In our Christians community,
that which characterizes it is the awareness of Christ’s call to
interdependence, to loving and being loved, to forgiving and being forgiven to
serving and being served, to giving and receiving. In this sense I can do what
Jesus asks of us in today’s gospel: “ If your brother sins against you go and
tell his fault, between you and him alone,”( v15) and so on and so forth.
Today’s gospel too
presents to us the reconciliation process Jesus suggests that involves four
steps:
First is to talk over
with the person who sinned against you. In other words, there should be a one
on one conversation between you and the person who committed the sin against
you. There should be a heart talk. It’s between you and the offender. If he is
not, then do the second step.
Second is to talk it
over with him in the presence of witnesses. Look for a mediator between you and
the offender, a neutral person in a neutral place. If he is not amenable, then
go to the third step.
Third is to bring it to
the church or ask advices from priests or religious about the matter.

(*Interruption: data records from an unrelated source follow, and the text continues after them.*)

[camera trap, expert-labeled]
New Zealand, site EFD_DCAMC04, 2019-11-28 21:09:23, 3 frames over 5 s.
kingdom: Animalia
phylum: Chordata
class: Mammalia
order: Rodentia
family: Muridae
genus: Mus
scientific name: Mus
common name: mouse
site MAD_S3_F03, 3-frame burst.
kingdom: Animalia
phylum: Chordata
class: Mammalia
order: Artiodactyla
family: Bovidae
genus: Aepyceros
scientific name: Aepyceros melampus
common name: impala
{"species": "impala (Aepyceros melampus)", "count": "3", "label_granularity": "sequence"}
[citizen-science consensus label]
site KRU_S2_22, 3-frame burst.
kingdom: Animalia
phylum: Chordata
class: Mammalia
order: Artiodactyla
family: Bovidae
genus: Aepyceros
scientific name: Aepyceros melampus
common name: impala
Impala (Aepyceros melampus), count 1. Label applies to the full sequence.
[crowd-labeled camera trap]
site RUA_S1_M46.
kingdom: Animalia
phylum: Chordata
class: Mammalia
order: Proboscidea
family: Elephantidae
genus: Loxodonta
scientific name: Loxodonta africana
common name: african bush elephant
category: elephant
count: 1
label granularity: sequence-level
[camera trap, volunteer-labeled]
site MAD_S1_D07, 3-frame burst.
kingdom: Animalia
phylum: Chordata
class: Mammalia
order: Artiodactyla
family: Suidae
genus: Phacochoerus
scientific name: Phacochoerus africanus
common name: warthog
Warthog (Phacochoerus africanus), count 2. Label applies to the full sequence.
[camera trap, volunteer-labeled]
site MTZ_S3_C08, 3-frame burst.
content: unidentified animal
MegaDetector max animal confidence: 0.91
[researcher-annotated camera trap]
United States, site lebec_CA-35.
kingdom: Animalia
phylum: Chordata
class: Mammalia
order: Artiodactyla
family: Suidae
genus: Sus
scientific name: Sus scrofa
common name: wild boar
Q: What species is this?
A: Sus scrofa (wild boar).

If still
he is not forgiving, then go to the fourth one.
Fourth is doing talk to
him/her anymore.
But based on our
experience, in the first step, there is already reconciliation already happen
between the offender and the offended party. The problem is, Jesus suggests
these steps, it seems that the last step is the immediate solution that we
often do instead of the first step.
The experience teaches
us that many times when we talk to the person who hurt us, we are liberated,
the hurt becomes less painful and we begin to understand the incident in a new
light.
St.Clemence of
Alexandria once said: “For the sake of each of us He laid down His life, worth
no less than the universe. He demands of us in return our lives for the sake of
each other.” Do we have the courage to confront the person without hurting the
other person?
Jesus from the gospel
makes clear that none of us can belong to him independently of our brothers and
sisters we live with. Some problem can be settled quickly between the
individuals concerned; others are more difficult to be settled out and thus
require someone outside the immediate circle to intervene in the cause of
peace. Then the witness of the church is given in a community way, not on the
word of a single person but on that of the “ two or three witnesses.” In this
perspective Jesus wants us also to pray within the community of the church.
Otherwise even our best moments can degenerate into more individualism. In
contrast, “where two or three are gathered in my name, there I am among them.”